START Excerpt provided

Now, the correction should always work in microseconds, but words with double typos (like 'consiousnes') won't be corrected.

Adding new languages

First add special letters in autocorrect/constants.py.

Now, you need a bunch of text. Easiest way is to download wikipedia. For example for Hindi go to: https://dumps.wikimedia.org/hiwiki/latest/ and download hiwiki-latest-pages-articles.xml.bz2

bzip2 -d hiwiki-latest-pages-articles.xml.bz2

After that:

>>> from autocorrect.word_count import count_words
>>> count_words('hiwiki-latest-pages-articles.xml', 'hi')
tar -zcvf autocorrect/data/hi.tar.gz word_count.json

For the correction to work well, you need to cut out rarely used words. You can do it by calling for example:

>>> spell = Speller('hi', threshold=4)

END Excerpt provided
START Data excerpt

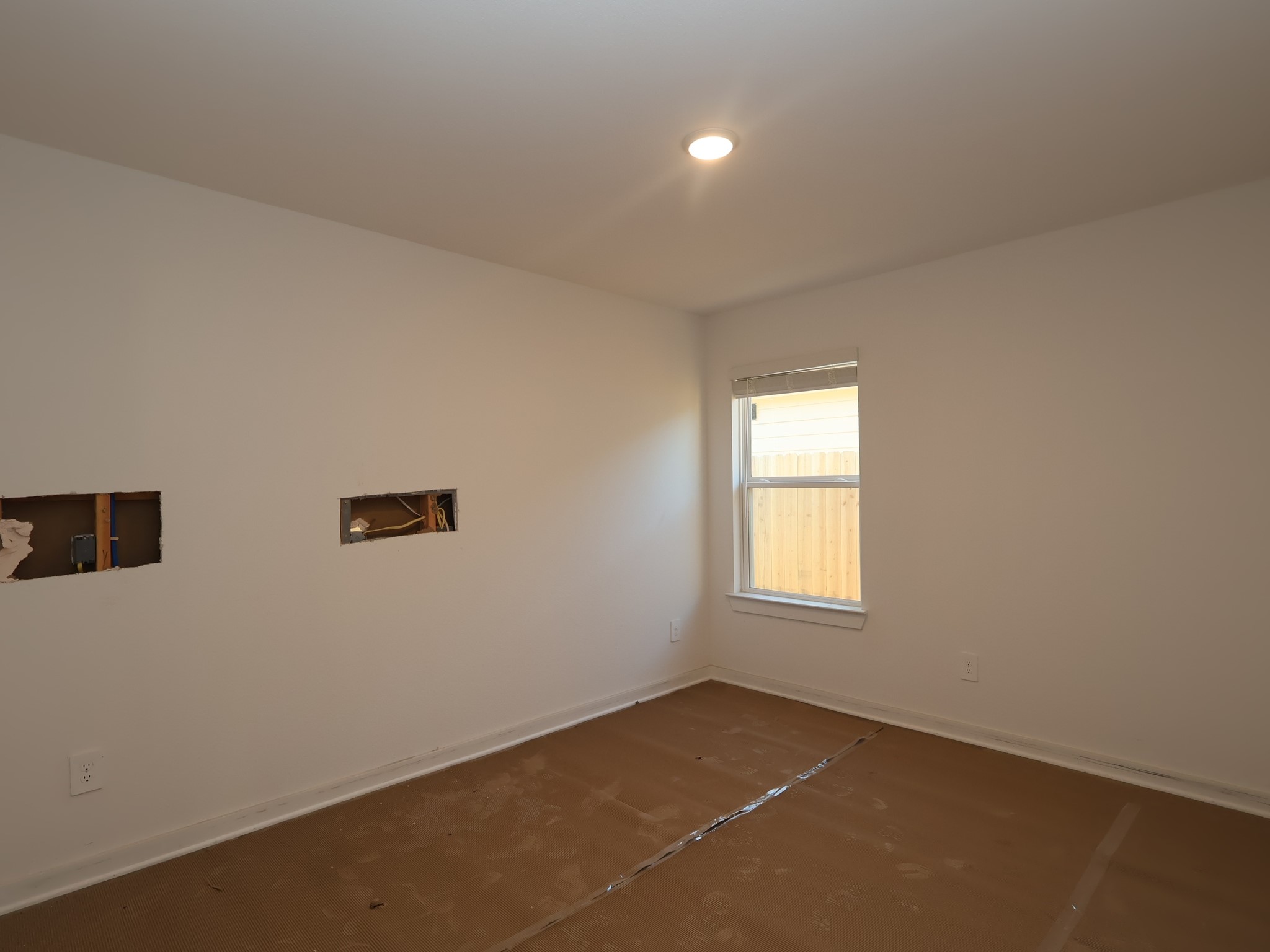 958 Garden Path Drive Property Photo 15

END Data excerpt

» **Questions**
[1] According to the autocorrect excerpt, are these statements true? Answer yes or no for each, quoting the words that decide it. (a) Words with double typos such as 'consiousnes' get corrected. (b) Special letters for a new language go in autocorrect/constants.py first. (c) Downloading Wikipedia is the easiest way to get the needed text.
[2] Duplicate the passage of the autocorrect excerpt between "bzip2 -d hiwiki-latest-pages-articles.xml.bz2" and "spell = Speller('hi', threshold=4)", inclusive.
The listing has no connection to the autocorrect excerpt.

» **Written answers**
[1]
(a) No: "words with double typos (like 'consiousnes') won't be corrected."
(b) Yes: "First add special letters in autocorrect/constants.py."
(c) Yes: "Easiest way is to download wikipedia."

[2]
bzip2 -d hiwiki-latest-pages-articles.xml.bz2

After that:

>>> from autocorrect.word_count import count_words
>>> count_words('hiwiki-latest-pages-articles.xml', 'hi')
tar -zcvf autocorrect/data/hi.tar.gz word_count.json

For the correction to work well, you need to cut out rarely used words. You can do it by calling for example:

>>> spell = Speller('hi', threshold=4)